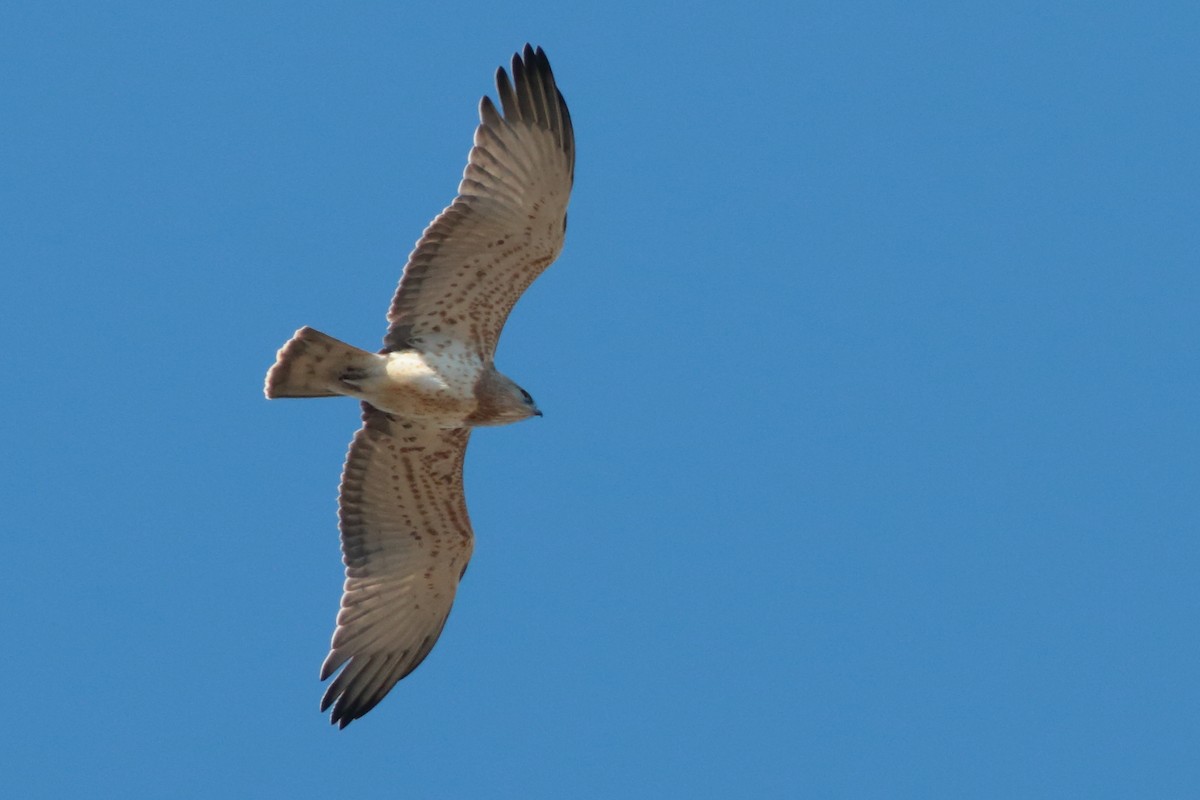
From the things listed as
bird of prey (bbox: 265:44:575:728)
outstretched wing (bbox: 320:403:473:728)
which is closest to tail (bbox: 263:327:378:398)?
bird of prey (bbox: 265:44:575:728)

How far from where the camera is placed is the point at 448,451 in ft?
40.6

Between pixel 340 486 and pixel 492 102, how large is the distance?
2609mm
****************************************
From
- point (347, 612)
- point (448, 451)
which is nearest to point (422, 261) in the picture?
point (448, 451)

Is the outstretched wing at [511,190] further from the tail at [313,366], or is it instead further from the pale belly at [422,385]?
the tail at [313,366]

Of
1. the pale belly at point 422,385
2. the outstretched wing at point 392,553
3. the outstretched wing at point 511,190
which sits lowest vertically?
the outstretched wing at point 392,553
****************************************
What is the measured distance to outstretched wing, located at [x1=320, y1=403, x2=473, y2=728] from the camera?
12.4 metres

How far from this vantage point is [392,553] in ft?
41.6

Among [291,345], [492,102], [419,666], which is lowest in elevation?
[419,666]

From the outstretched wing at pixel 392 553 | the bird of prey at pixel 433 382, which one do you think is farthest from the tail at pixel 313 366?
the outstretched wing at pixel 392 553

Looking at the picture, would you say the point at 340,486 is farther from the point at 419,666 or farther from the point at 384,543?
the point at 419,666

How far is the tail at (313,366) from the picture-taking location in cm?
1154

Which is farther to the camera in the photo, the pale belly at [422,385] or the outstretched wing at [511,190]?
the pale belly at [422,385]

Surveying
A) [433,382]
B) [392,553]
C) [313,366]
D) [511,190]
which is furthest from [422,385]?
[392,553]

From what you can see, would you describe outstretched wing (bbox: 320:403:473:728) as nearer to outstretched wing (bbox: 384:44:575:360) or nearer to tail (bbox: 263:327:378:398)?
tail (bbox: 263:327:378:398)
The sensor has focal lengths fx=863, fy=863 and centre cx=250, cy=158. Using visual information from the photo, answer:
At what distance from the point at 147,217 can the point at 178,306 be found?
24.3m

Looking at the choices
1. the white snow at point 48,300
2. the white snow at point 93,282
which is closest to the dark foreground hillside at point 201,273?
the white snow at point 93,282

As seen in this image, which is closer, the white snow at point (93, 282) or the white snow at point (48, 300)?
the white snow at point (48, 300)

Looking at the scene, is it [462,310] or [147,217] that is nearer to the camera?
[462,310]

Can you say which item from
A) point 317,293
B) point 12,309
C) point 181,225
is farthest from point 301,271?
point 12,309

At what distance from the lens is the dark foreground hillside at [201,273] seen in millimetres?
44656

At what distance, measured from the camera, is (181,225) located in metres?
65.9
****************************************
Tally the lines above that contain the string "foreground", with case counting, and give only the number.

● **Output for this exercise**
2